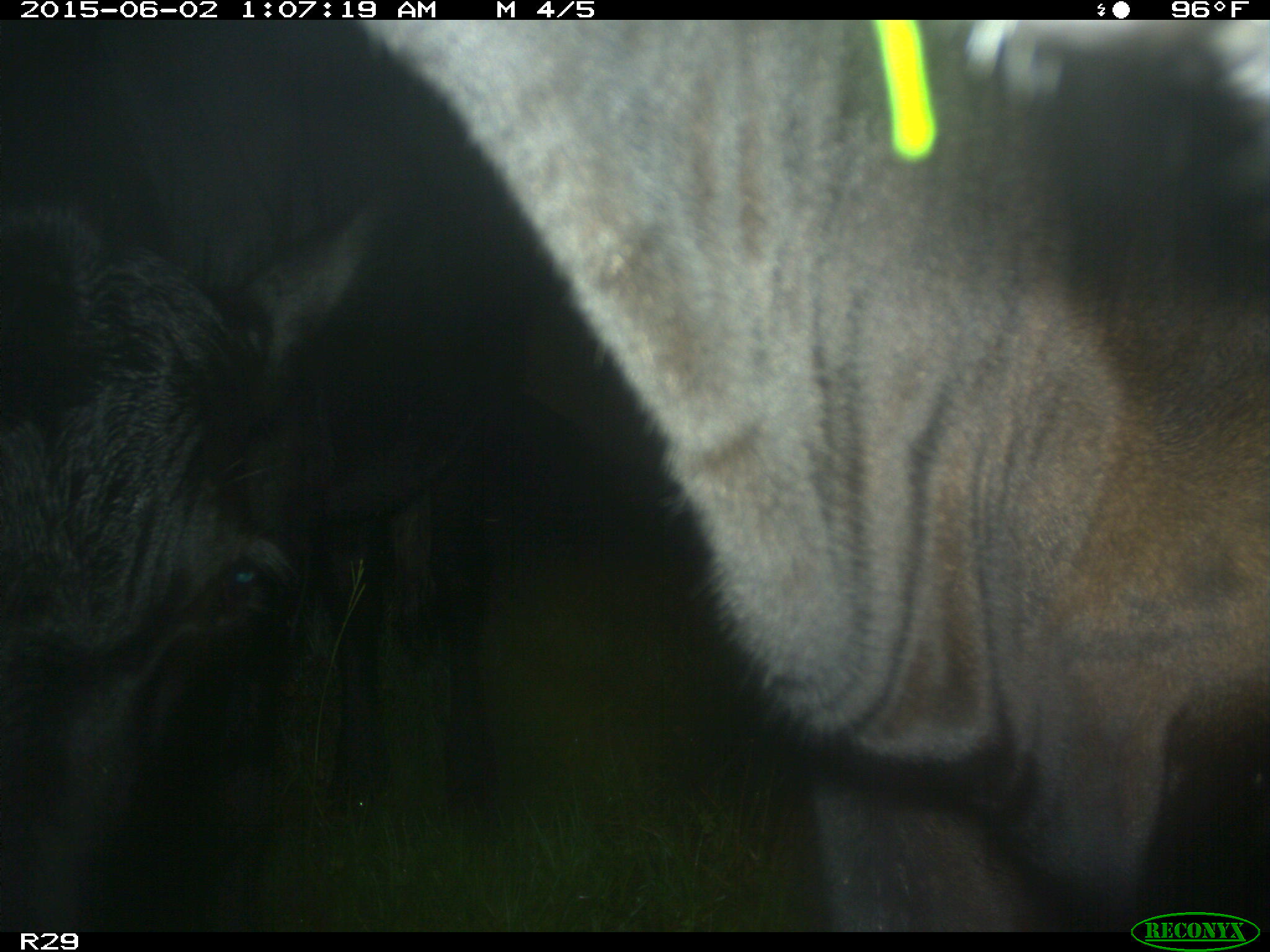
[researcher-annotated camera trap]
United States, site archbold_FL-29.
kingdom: Animalia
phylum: Chordata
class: Mammalia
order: Artiodactyla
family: Bovidae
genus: Bos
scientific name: Bos taurus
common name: domestic cow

**Goal of the exercise:** If any image appears in the entries, omit it and return the rest verbatim.

**The completed task:**
[researcher-annotated camera trap]
United States, site archbold_FL-29.
kingdom: Animalia
phylum: Chordata
class: Mammalia
order: Artiodactyla
family: Bovidae
genus: Bos
scientific name: Bos taurus
common name: domestic cow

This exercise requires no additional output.